■ PROBLEM DESCRIPTION ■
Turn all of the data below into a numbered list with one line per item, leaving out any blank lines.

■ INFORMATION GIVEN ■
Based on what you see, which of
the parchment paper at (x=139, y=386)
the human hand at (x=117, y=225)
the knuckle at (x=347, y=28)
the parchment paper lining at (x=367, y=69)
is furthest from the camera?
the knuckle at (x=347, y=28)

■ ANSWER TO THIS EXERCISE ■
1. Based on what you see, which of
2. the parchment paper at (x=139, y=386)
3. the human hand at (x=117, y=225)
4. the knuckle at (x=347, y=28)
5. the parchment paper lining at (x=367, y=69)
6. is furthest from the camera?
7. the knuckle at (x=347, y=28)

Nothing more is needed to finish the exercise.